Un éventail de dispositifs
Un éventail de dispositifs s’offre alors à l’employeur et à son collaborateur, en fonction de leur situation.
Le plan de formation recense chaque année les formations réalisées à l’initiative de l’employeur. Elles sont en principe suivies par le salarié durant son temps du travail. La mutualisation des fonds de formation permet de financer tout ou partie de la formation ainsi que la prise en charge du maintien du salaire.
Le droit individuel à la formation (DIF) est un crédit d’heures de formation de 20 heures par an pour un salarié à temps plein. Ce crédit se cumule sur 6 ans dans la limite de 120 heures. Les formations sont réalisées à l’initiative du salarié. Elles se déroulent en principe en dehors du temps de travail, et donnent lieu au versement d’une allocation de formation exonérée de charges sociales.
Le contrat de professionnalisation permet à l’employeur de former et de professionnaliser des jeunes dans les métiers agricoles, en alternant école et exploitation. En sus de la prise en charge des frais de formation par le fond de formation, l’employeur bénéficie d’une aide supplémentaire allant jusqu’à 2000 € au titre des mesures visant l’insertion des jeunes actifs.
La période de professionnalisation permet à un salarié déjà embauché d’acquérir une qualification grâce à une formation par alternance ou, de bénéficier d’une action de professionnalisation visant l’adaptation, la promotion ou la prévention contre les risques d’inadaptation de sa qualification. Ce dispositif favorise le maintien dans l’emploi et l’évolution professionnelle du salarié.
Le congé individuel de formation (CIF) permet à un salarié de suivre une formation pendant son temps de travail.
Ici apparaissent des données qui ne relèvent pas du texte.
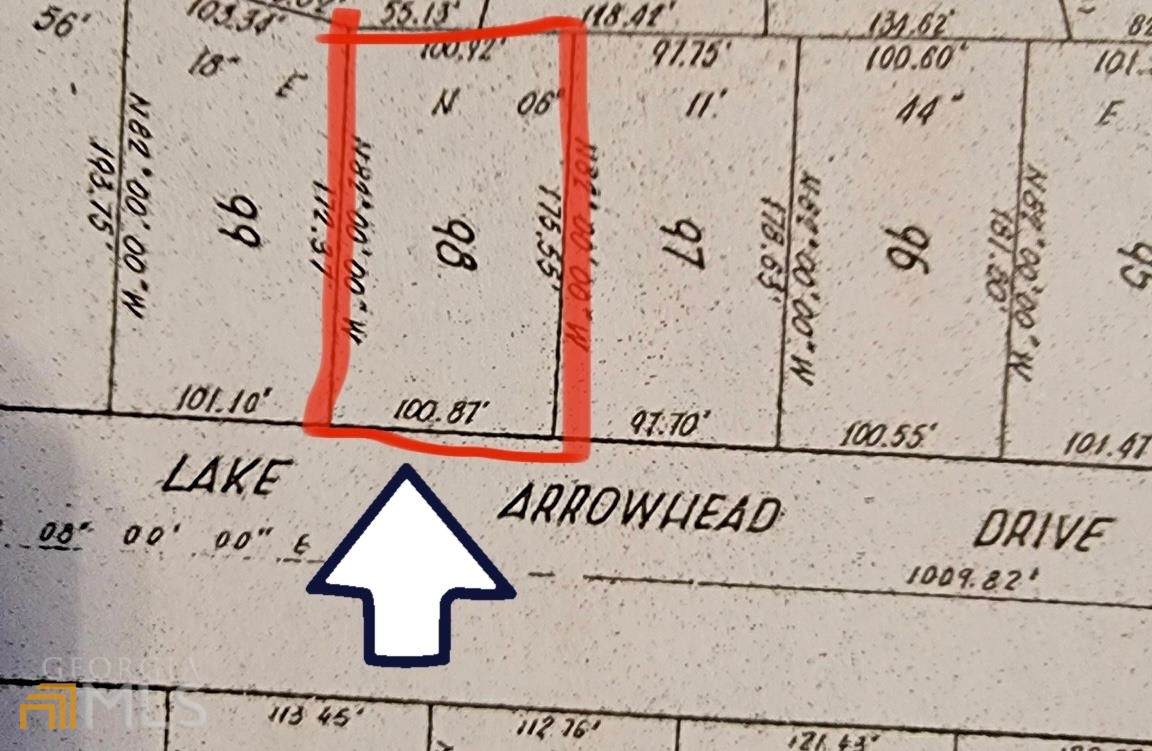 946 Lake Arrowhead Drive - Photo 1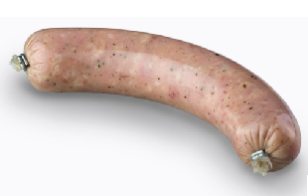 Butifarra blanca
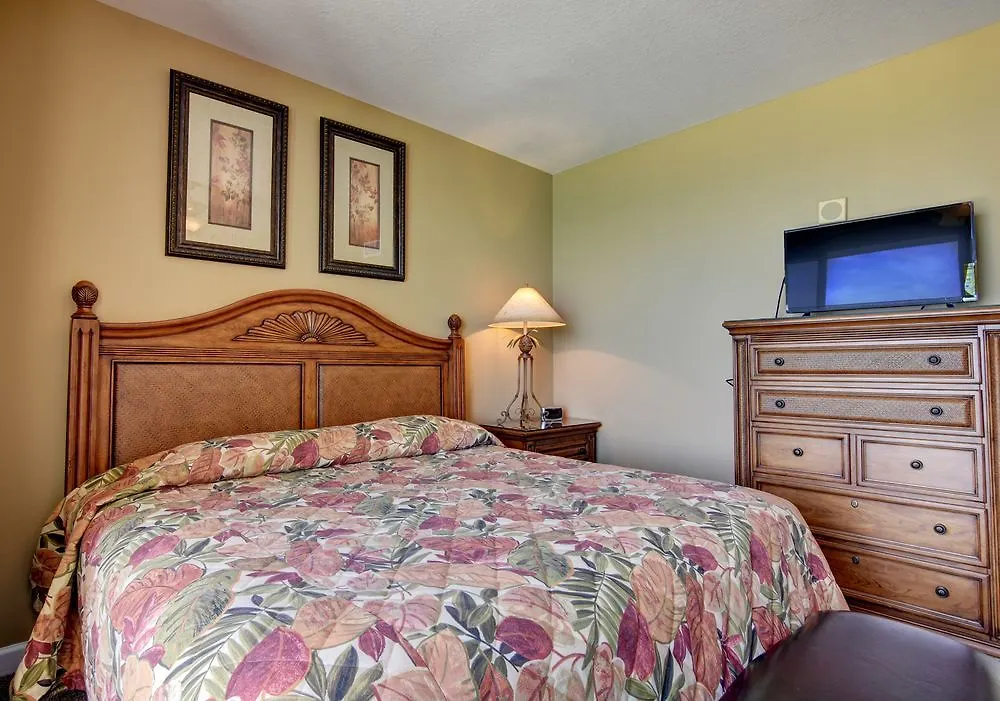 Shores Of Panama Penthouse Resort Panama City Beach 3*,  United States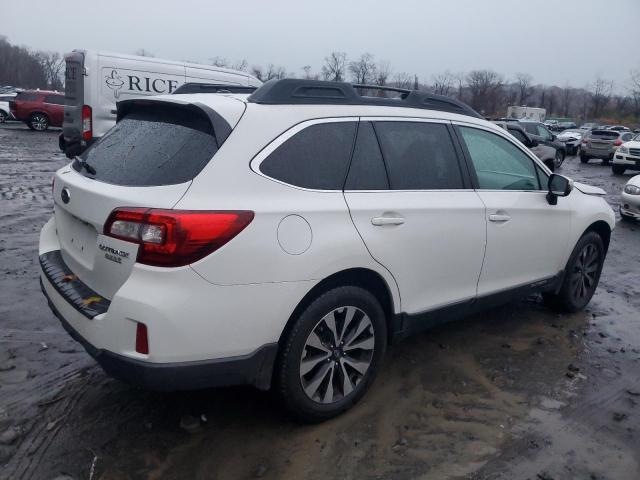 Photo 3 from auction – 2015 SUBARU OUTBACK 2. with VIN 4S4BSALC5F3291385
Le fonds de formation rembourse les coûts pédagogiques à l’organisme réalisant la formation, et le maintien du salaire du salarié à l’employeur.
Autant de formules à étudier avant de s’engager !
Séverine Michel
CER FRANCE Côtes d’Armor
(*) en cas de licenciement économique, la formation suivie par le salarié tout au long de sa vie professionnelle est prise en compte pour apprécier la motivation du licenciement.
Retour sur investissement
Votre exploitation cotise à l’ensemble des dispositifs de formation. Contactez votre fonds de formation pour connaître l’enveloppe budgétaire disponible et les actions de formation susceptibles d’être prise en charge. Dans tous les cas, vous devez faire une demande préalable de prise en charge de la formation, avant le départ de votre salarié.